Former Vaux Guitarist Adam Tymn Plays Soulful Rock in The Swayback
Around 2004 or so, Colorado’s Vaux was one of the most buzzed about bands in the heavy music community. After issuing two critically acclaimed albums and EPs, the group signed with Atlantic Records, but after some label shakeups and a delayed third album, Vaux split up. They played their final show in 2007.
These days, Vaux guitarist Adam Tymn is a member of Denver’s The Swayback, an act far removed from his former band’s post-hardcore sound. Noisecreep recently chatted with the guitarist about his current projects, but before we got into The Swayback, we asked Tymn what brought on Vaux’s demise: “When we got done with the recording of our last album, (2006’s Beyond Virtue, Beyond Vice), our label at the time, Atlantic Records, was starting to push the band to radio, but the head of our label [Jason Flom] left the company.
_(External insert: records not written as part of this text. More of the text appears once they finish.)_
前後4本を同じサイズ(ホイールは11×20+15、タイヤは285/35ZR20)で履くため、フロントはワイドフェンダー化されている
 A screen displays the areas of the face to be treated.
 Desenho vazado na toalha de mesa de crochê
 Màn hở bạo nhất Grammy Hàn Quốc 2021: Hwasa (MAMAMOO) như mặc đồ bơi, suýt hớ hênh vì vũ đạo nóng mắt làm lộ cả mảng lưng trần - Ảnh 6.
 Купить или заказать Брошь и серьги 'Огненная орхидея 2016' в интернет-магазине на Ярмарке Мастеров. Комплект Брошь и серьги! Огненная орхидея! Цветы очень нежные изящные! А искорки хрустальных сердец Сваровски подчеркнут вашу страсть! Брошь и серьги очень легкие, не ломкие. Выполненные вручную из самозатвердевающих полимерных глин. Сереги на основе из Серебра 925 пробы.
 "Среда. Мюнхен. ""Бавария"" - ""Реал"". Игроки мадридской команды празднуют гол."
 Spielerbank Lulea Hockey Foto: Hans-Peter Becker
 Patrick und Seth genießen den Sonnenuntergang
We lost a lot of steam there because he was someone that really believed in the band at the label. So the numbers came in from the initial radio push and they weren’t good. So the label dropped us after that.
“We eventually won the record back from Atlantic with the help from this powerful industry lawyer named Peter Paterno and then put it out on a label that was owned by Trevor Pryce, an NFL player who used to play for the Denver Broncos. We toured for about a year and half for that record, but it was morally back-breaking for everyone in the band to be starting over again. That’s when we decided to break up,” says Tymn, who would eventually reunite with his Vaux co-guitarist, Chris Sorensen, and drummer, Joe McChan, in 2010 when they all worked with former Hole bassist Melissa Auf der Maur‘s Out of Our Minds album and tour.
“I was busy working with Melissa, but then she got pregnant and had to get off the road. That’s around the time the guys in The Swayback asked me to join. I was already a huge fan of the band and this coming April it will be four years since I joined. The band has been around for about a decade now. Ryder [Robison, bass] from Vaux and Eric [Halborg, vocals/bass] from The Swayback had been friends in college and that’s how I first learned about the band.”
Watch The Swayback’s “Die Finks” Video
The Swayback are local heroes in Colorado, even being named Denver’s best rock band three years in a row by the readers of the Denver Westword arts newspaper. Tymn tells Noisecreep that while it might not get anywhere near as much press exposure as Brooklyn or Los Angeles, the Denver music scene is vibrant and much more musician friendly than other major cities: “It’s definitely cheaper than those other places, but what I love about it as that the bands all work together. We all help each other out. It’s affordable here too. I bought my own house when I was 21. I know that isn’t too common for a musician to do [laughs]. But yeah, I think Denver is great for musicians.”
Double Four Time, The Swayback’s latest album, finds the quartet effortlessly throwing in elements of classic rock, soul and ’70s punk, into their songwriting. It’s the kind of sound that isn’t that easy to throw a genre tag on top of and Tymn is perfectly fine with that: “I usually just tell people we’re a rock ‘n’ roll band. My parents listened to great music and I grew up on those old records they had at home. I’m talking about stuff like Frankie Valli, Motown and old soul records. So yeah, The Swayback is a rock ‘n’ roll band, but only in the sense that we are going back to its early days and the way that it used to sound.”